Abstract
Therapies that target tumor metabolism represent a new horizon in anticancer therapies. In particular, cancer cells are dependent on the generation of lipids, which are essential for cell membrane synthesis, modification of proteins, and localization of many oncogenic signal transduction enzymes. Because fatty acids are the building blocks of these important lipids, fatty acid synthase (FASN) emerges as a unique oncologic target. FASN inhibitors are being studied preclinically and beginning to transition to first-in-human trials. Early generation FASN inhibitors have been studied preclinically but were limited by their pharmacologic properties and side-effect profiles. A new generation of molecules, including GSK2194069, JNJ-54302833, IPI-9119, and TVB-2640, are in development, but only TVB-2640 has moved into the clinic. FASN inhibition, either alone or in combination, holds promise as a novel therapeutic approach for patients with cancer. Clin Cancer Res; 21(24); 5434–8. ©2015 AACR.
Background
Introduction to lipid metabolism as a target in cancer
It has been long recognized that cancer cells rely heavily on aerobic glycolysis to fuel the high rate of DNA and protein synthesis needed for malignant cell growth, replication, and proliferation (1). Years ago, it was also demonstrated that tumor tissues require a surge in lipid metabolism to accommodate the increased requirement for synthesis of membranes, energy storage, and signaling functions (2, 3). Fatty acids are the major components of these highly important lipids and fatty acid synthase (FASN) is the lone lipogenic enzyme in humans able to synthesize these all important fatty acids de novo. Herein, we describe the potential therapeutic implications of inhibiting FASN in cancer patients.

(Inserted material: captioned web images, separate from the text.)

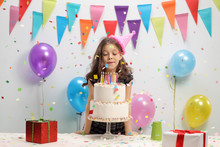 Little Girl Blowing Candles On A Birthday Cake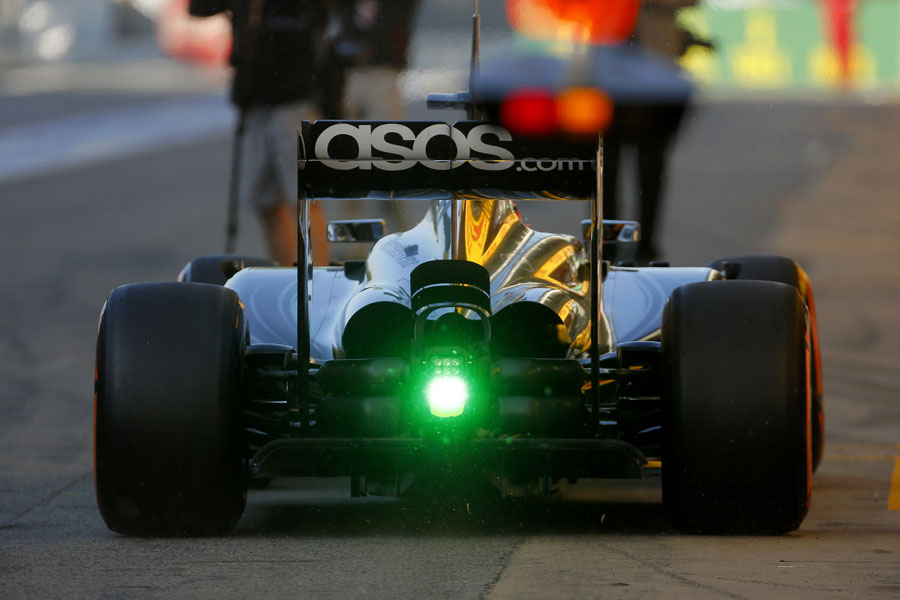 Stoffel Vandoorne in the McLaren with a green rookie rain light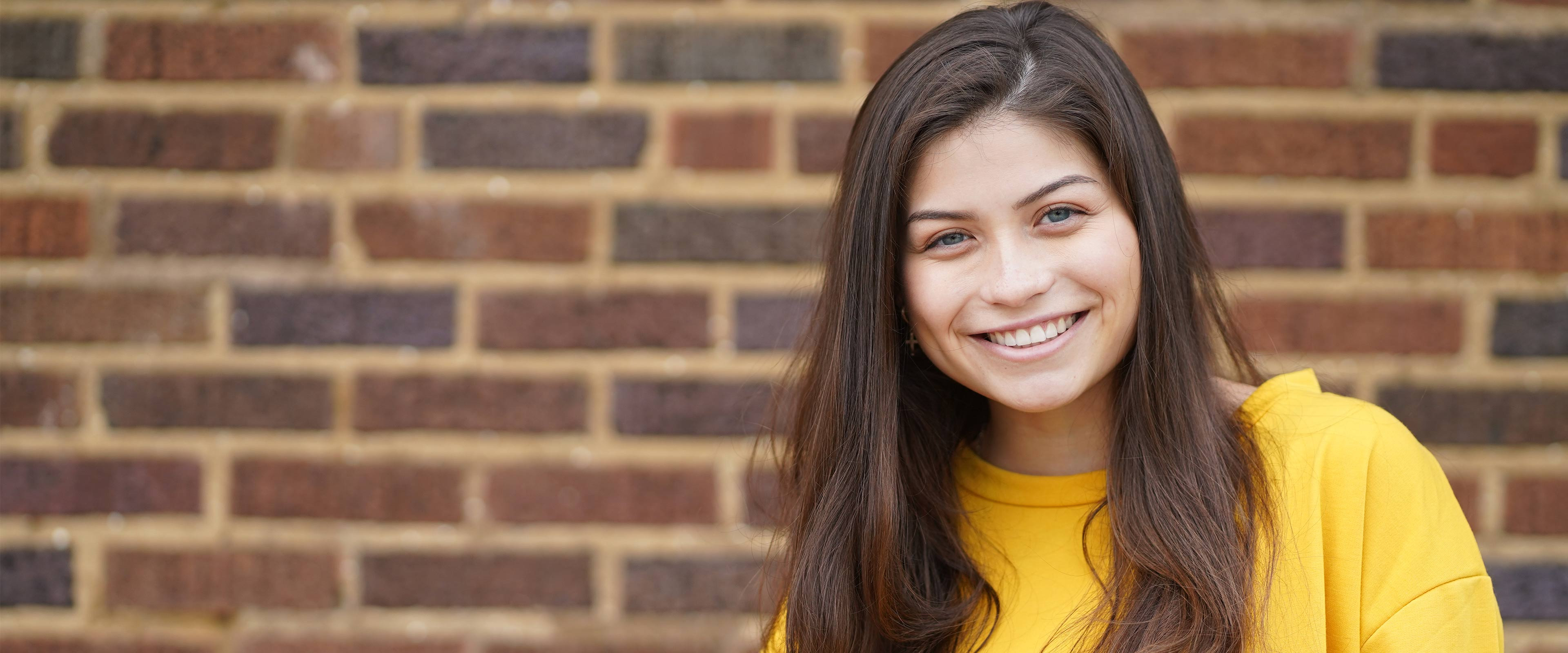 A woman wearing a gold shirt smiles in front of a brick wall.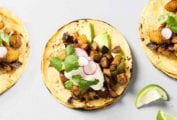 Four ancho pork and potato tacos topped with cubed pork and potatoes, sliced radish, sour cream, and cilantro.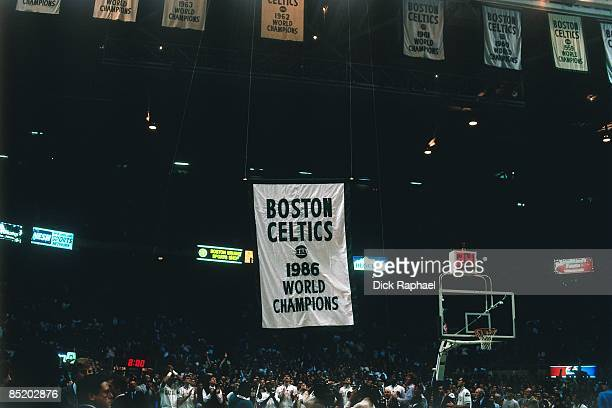The Boston Celtics 1986 Championship banner is raised to the rafters during the Celtics 1986 Championship ring ceremony prior to their home opener...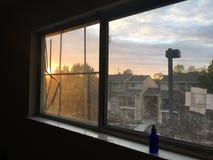 Melancholy sunset hitting window pane. Beautiful melancholy light from a sunset hitting a broken window at home royalty free stock image
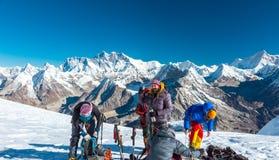 Ομάδα ορειβατών βουνών που προετοιμάζονται για την ανάβαση στην υψηλή αιχμή Στοκ εικόνα με δικαίωμα ελεύθερης χρήσης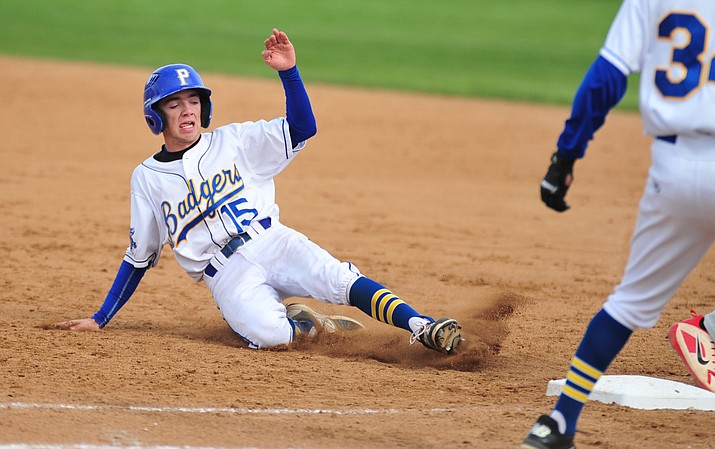 Prescott's Luke Fredrick (15) slides safely back to first base as the Badgers face Mingus on Monday, April 16, 2018 in Prescott. Prescott suffered a 1-0 loss to the Grand Canyon region-leading Marauders. (Les Stukenberg/Courier)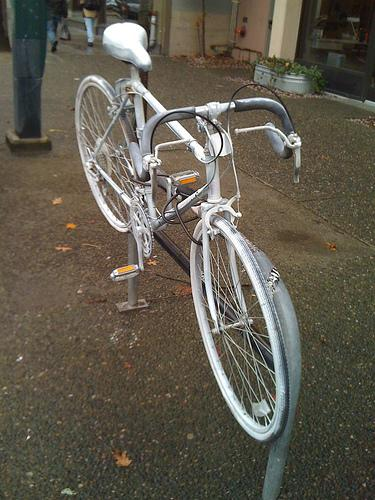 """Ghost cycle"" installations in Seattle indicated where a cyclist has been hit. For more information on the ghost cycles, go to http://ghostbikes.org."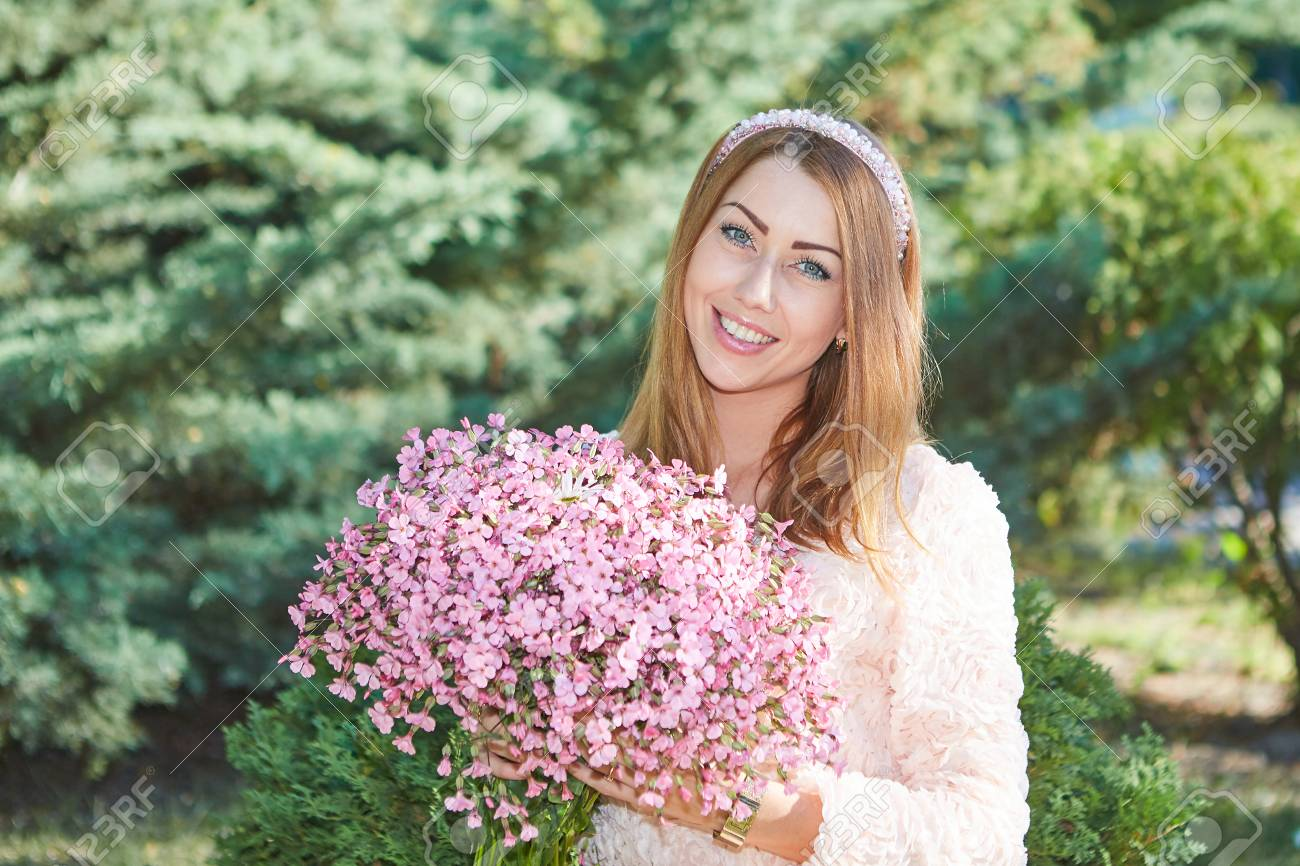 Beautiful girl with bouquet of flowers in the garden pleasure beautiful girl with bouquet of flowers in the garden pleasure sunlight and warmth izmirmasajfo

Fatty acid synthase: an integrated target in tumor cell biology
As cancer cells fervently consume glucose, pyruvate is made via the glycolytic pathway. Pyruvate is subsequently fed into the Krebs cycle in the mitochondria to yield ATP (4). One of the by-products of this reaction is acetyl-coenzyme A (CoA); it together with malonyl-CoA becomes the substrates for FASN, which catalyzes the biosynthesis of the fatty acid palmitate in a nicotinamide adenine dinucleotide phosphate–reduced (NADPH)-dependent reaction. Palmitate can then either be conjugated to other proteins or converted to other fatty acids and complex lipids that are vital for (i) lipid synthesis and membrane structures, such as lipid rafts, (ii) protein modification and localization functions, and (iii) receptor localization and signaling of major oncogenic pathways such as the PI3K/AKT/mTOR pathway (Fig. 1).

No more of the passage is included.